Encyclopedia of Anti-Revisionism On-Line

Students and the Revolutionary Movement

First Published: Solidaire No. 5 Sept 1973
Transcription, Editing and Markup: Malcolm and Paul Saba
Copyright: This work is in the Public Domain under the Creative Commons Common Deed. You can freely copy, distribute and display this work; as well as make derivative and commercial works. Please credit the Encyclopedia of Anti-Revisionism On-Line as your source, include the url to this work, and note any of the transcribers, editors & proofreaders above.

This extract was taken from the statement of principles of Mouvement Revolutionaire des Etudiants du Quebec (Quebec Revolutionary Student Movement), a movement began at the Universite du Quebec and now with organizations in the CEGEP’s and the English universities in Montreal.

* * *

The place of students in this working class struggle against capitalism can be understood only by first recognizing that students as such do not constitute a social class. Rather, they form a transitory social group whose members are drawn from all classes of society.

In the universities, the working class and the bourgeoisie both furnish a minority of the student body, while the majority comes from the petty-bourgeoisie. The university acts to complete the process of integrating students into existing social structures by diffusing bourgeois ideology designed to create subservient and cynical adults. At the same time, students are trained to enter a specific class – the petty-bourgeoisie – through the skills they are taught by the university.

For most students, then, their class position is merely confirmed by attendance at university.
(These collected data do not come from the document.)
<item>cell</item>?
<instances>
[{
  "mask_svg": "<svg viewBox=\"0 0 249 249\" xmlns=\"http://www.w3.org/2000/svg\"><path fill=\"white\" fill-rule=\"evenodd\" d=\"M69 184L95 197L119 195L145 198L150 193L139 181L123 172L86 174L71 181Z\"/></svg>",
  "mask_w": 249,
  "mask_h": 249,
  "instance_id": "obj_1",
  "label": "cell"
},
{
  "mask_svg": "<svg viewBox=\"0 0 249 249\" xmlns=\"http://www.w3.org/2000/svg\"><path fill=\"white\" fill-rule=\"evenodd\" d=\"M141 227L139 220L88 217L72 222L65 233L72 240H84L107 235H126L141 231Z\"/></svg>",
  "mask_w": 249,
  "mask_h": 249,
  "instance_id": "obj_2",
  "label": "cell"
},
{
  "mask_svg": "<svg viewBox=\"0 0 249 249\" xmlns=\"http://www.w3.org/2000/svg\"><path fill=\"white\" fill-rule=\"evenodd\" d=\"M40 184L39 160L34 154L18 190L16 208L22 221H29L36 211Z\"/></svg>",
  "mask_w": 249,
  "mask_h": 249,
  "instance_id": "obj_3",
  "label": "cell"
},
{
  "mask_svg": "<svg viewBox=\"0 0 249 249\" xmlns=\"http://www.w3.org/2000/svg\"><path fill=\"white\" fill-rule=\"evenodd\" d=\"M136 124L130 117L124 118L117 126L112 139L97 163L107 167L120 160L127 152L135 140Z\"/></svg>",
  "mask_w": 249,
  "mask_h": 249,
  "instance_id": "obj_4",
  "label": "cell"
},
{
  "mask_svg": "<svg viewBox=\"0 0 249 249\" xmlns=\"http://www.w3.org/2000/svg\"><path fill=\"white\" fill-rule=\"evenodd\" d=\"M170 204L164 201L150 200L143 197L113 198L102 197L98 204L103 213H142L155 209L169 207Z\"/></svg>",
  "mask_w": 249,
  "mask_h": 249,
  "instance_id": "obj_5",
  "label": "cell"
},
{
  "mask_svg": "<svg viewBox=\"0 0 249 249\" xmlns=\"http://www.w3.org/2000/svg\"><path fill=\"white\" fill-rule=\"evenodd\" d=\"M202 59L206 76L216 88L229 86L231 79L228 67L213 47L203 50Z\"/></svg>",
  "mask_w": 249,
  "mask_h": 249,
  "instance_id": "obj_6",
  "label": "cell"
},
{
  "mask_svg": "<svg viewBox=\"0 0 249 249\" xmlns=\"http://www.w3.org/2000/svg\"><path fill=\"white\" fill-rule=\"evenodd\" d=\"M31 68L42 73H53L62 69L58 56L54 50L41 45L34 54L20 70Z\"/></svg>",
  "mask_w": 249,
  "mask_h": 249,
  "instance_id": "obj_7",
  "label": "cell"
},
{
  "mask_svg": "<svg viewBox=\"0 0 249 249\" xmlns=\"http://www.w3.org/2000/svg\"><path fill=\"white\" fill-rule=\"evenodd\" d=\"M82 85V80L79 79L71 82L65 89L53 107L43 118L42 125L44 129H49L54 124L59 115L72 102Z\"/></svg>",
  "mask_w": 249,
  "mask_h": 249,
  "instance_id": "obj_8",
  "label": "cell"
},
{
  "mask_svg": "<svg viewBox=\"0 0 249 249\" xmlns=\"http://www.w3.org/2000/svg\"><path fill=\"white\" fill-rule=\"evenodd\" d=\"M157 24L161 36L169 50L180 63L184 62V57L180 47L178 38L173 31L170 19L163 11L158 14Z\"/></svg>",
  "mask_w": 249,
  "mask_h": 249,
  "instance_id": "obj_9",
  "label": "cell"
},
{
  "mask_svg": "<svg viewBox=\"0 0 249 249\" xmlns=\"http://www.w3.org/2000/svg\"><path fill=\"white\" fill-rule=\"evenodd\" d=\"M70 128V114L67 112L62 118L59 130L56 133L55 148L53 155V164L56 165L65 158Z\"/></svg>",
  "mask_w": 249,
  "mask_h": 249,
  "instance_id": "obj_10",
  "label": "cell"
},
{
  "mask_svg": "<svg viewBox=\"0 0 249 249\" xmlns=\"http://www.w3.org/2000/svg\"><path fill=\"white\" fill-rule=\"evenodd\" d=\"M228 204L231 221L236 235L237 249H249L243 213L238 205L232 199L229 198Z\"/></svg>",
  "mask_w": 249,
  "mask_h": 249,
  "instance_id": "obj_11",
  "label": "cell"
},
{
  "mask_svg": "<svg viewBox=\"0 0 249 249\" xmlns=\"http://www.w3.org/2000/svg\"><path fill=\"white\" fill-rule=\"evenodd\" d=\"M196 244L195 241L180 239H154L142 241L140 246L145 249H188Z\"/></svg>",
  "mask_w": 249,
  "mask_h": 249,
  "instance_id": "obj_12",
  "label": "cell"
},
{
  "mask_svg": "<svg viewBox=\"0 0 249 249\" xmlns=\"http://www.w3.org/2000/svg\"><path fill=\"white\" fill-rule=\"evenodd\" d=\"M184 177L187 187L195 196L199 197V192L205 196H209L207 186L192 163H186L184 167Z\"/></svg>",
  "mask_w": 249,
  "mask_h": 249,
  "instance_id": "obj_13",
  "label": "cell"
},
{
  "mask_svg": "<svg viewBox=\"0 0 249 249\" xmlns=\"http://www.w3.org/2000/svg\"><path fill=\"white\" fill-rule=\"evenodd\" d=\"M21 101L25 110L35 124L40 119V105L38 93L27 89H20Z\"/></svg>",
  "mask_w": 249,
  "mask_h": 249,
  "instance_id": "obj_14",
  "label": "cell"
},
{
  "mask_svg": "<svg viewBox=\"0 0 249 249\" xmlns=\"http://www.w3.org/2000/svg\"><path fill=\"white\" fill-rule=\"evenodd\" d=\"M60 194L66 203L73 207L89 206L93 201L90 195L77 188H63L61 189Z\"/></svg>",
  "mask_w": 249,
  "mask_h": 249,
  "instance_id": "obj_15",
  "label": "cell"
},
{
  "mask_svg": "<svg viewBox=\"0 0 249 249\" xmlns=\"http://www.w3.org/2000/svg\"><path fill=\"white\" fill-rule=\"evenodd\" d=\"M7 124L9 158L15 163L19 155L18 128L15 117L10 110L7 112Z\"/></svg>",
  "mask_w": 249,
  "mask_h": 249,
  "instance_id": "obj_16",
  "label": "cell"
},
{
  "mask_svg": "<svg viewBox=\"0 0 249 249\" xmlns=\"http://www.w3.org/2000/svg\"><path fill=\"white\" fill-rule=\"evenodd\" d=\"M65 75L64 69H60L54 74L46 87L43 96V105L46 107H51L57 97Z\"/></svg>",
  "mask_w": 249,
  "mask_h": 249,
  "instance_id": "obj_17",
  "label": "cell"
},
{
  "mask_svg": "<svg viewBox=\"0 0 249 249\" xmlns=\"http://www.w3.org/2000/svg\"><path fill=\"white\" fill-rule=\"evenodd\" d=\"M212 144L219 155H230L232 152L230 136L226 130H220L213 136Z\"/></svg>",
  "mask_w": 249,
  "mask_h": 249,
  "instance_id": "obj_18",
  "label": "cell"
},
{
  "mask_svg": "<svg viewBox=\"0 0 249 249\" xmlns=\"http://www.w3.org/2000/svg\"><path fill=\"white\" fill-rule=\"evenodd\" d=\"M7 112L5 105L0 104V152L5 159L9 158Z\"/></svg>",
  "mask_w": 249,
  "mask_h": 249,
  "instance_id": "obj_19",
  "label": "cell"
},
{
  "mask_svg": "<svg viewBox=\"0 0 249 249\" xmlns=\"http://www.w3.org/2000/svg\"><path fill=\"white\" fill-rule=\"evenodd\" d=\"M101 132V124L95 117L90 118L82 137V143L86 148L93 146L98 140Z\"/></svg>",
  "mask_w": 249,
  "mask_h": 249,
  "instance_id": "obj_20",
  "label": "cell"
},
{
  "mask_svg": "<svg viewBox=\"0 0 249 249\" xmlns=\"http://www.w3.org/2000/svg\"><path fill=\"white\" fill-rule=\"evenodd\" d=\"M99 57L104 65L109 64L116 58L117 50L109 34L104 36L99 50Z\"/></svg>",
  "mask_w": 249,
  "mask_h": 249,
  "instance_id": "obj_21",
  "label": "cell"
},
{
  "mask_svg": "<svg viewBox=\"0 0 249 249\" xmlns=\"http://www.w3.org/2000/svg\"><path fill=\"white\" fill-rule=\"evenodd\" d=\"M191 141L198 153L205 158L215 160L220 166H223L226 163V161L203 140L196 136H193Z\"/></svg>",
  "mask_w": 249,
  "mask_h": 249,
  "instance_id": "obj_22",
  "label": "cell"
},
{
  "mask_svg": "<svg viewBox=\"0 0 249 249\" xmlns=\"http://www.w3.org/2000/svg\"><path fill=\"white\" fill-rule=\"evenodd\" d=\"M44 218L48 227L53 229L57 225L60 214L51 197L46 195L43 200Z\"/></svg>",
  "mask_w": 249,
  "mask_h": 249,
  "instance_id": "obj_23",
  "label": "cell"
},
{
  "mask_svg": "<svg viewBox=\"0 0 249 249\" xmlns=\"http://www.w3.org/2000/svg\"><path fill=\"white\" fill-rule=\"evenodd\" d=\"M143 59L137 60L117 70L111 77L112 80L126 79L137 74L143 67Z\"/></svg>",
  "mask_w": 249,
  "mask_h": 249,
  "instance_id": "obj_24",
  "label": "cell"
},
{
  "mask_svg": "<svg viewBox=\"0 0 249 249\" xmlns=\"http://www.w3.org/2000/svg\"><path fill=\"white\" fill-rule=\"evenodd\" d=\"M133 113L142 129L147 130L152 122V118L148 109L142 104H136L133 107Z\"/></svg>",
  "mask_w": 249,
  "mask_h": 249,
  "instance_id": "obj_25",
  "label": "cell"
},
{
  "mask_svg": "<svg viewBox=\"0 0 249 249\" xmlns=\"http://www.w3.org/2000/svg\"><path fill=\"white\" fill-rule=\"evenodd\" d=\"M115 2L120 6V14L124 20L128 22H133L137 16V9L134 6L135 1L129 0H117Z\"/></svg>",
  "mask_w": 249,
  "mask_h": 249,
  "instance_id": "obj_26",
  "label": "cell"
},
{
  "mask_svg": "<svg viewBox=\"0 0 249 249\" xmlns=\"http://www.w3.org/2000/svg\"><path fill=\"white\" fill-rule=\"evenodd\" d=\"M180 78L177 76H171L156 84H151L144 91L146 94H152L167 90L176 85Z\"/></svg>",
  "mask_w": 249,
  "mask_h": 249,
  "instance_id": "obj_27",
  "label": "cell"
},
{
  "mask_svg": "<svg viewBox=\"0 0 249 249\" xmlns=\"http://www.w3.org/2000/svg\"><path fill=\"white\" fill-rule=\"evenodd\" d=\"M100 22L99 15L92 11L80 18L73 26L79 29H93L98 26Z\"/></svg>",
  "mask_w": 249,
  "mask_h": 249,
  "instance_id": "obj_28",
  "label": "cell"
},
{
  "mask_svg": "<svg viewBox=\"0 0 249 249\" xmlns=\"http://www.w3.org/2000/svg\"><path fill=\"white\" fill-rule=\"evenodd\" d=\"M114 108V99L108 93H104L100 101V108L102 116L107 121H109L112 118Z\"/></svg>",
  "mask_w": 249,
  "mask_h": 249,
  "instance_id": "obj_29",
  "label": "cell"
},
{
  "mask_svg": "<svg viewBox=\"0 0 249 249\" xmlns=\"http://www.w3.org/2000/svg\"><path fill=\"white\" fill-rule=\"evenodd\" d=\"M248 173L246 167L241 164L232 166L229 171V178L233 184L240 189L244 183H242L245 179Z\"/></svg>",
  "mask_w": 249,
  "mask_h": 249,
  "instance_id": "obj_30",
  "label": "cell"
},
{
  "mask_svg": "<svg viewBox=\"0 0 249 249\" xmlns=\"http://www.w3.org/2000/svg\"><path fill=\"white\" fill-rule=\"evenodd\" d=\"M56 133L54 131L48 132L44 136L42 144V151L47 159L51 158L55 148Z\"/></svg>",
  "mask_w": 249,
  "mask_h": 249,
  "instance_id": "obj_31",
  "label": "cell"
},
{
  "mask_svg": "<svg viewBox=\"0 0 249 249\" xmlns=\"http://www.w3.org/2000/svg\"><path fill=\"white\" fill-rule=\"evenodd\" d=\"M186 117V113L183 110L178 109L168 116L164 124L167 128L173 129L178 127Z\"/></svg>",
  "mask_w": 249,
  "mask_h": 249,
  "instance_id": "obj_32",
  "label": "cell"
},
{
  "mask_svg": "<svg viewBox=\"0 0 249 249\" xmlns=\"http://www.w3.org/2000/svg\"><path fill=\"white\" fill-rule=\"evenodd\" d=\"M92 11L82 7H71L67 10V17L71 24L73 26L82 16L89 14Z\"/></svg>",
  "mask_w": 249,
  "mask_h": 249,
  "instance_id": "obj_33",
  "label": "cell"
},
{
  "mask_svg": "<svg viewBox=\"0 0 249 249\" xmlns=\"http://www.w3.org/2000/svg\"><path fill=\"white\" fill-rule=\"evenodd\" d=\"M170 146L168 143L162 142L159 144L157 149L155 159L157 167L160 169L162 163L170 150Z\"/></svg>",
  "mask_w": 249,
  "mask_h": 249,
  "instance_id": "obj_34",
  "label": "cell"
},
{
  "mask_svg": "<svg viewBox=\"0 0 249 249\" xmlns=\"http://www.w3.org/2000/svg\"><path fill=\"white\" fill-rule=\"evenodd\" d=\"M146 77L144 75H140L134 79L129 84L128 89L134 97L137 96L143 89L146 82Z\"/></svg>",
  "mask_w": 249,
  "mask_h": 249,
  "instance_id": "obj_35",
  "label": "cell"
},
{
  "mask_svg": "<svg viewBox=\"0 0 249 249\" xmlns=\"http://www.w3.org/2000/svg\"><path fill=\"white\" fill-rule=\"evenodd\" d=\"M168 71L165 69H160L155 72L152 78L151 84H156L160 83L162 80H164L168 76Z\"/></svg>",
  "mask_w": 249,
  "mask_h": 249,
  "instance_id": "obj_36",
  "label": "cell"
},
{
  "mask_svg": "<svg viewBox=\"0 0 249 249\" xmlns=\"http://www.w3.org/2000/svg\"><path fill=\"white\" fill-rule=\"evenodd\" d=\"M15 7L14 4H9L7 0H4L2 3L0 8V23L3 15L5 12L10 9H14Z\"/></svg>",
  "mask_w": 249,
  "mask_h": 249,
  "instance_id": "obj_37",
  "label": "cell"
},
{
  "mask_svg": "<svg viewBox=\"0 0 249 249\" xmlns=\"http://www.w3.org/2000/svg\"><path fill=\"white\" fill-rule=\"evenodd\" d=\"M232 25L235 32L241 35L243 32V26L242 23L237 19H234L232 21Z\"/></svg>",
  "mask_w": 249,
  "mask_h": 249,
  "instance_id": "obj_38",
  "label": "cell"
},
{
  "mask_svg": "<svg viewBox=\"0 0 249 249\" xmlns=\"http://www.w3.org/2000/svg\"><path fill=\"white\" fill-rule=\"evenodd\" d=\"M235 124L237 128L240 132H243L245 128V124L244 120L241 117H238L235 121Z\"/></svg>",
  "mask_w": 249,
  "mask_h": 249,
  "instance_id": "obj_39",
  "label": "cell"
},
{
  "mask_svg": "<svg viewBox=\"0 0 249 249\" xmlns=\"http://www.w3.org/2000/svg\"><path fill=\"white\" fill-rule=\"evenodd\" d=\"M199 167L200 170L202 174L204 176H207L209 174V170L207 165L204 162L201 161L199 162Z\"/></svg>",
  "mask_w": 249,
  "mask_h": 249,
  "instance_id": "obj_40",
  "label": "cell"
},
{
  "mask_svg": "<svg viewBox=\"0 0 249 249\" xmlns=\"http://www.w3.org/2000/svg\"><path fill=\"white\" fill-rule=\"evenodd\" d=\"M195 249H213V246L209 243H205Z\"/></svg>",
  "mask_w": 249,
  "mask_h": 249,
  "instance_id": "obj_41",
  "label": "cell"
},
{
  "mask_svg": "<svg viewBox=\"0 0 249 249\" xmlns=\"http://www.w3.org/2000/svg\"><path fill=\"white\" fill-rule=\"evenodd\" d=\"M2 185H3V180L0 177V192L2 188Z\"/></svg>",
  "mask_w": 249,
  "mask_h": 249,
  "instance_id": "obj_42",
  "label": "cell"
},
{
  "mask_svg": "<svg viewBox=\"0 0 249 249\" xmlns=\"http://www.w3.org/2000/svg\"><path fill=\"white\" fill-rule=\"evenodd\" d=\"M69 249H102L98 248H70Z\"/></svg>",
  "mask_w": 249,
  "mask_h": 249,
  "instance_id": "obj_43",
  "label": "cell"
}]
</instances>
For the “privileged” working class minority, it is the final stage in the process of rising to petty-bourgeois status.

It is above all by creating and propagating the ideology of the bourgeoisie that universities serve to perpetuate existing class relations. The class character of university education is evident both in the content of courses and in the artificial barriers that the university sets up between theory and practice, and between students and the work-world. This sterile vacuum which surrounds bourgeois knowledge acts to emasculate all conflicts within the university. It renders meaningless ideological struggles which are not directly related to the extra-university struggles against the capitalist class itself.

It is easy for the student movement to remain isolated from the working class struggle, to concentrate only on issues involving the university itself, and to venture no further than the campus. These issues, be they the cost of higher education, student employment and summer unemployment, or the mercantile policy of the university, are only of secondary importance. Concentrating solely in this area does not further the workers’ struggle, nor does it change the structure and function of the university. This can be done when the working class takes power.

As students, we should investigate not how we can improve our own lot as students; rather, we should question which class the educational system would have us support.

Our student movement must fight against all types of reformist ideas. We must expose the myths of participation introduced by the Parent Report [1] and by the creation of so-called “popular” institutions such as Dawson College, (an English CEGEP) and the Universite du Quebec. It is possible for the bourgeoisie in a “gesture of generosity” and under pressure from the academic Marxists to create a university with departments that profess Marxism. As soon as the separation of theory from practice is assured, anything is acceptable within the university.

The political and economic powers and their servants Trudeau and Bourassa, will be only too pleased to see students organizing themselves inside the school system without concern for the position of the working class, without participation in the struggle for the future of the Quebec people. The administrators of schools, CEGEPs, and universities can call for student participation, but they do so only to integrate us into those institutions which are designed to bolster the interests of the capitalist exploiters, and not to further the interests of the working people. For this reason, we will not let ourselves be duped by the setting up of corporate-like unions (e.g. the Front des Etudiants du Quebec) or students’ councils which isolate students within the confines of their schools and separate us from the struggling workers. The call for student participation launched by administrators or professors, the illusion of student power, is merely a “new” reformist proposal to interest the students in the smooth functioning of the school.

Beyond denunciation of the school system now serving the established social order and resistance to repressions in the high schools and the ideological conditioning in the CEGEPs and universities, students must join the struggle of workers who oppose capitalist exploitation. In an educational system controlled by the government and big business, there is only one criterion to determine if a student actively opposes the social system which oppresses the Quebec people: does he or she take part in the struggles of the working class?

The task of progressive students within the school system is to make students aware of the position of the working class. In the absence of a revolutionary workers’ party guiding the struggle of the working class, to support the working class must be to commit oneself as a student to the working class movement in the form of active support for workers’ actions each time a struggle is undertaken against capitalist exploitation.

Mouvement Revolutionnaire des Etudiants du Quebec


[1]The Parent Report, result of the provincial Parent Royal Commission on Education recommended a revamping of the education system in Quebec. The forming of the CEGEP’s and the Universite du Quebec were a result of this report. The reforms were aimed at producing qualified personal for the American branch plants and the growing Quebec civil service.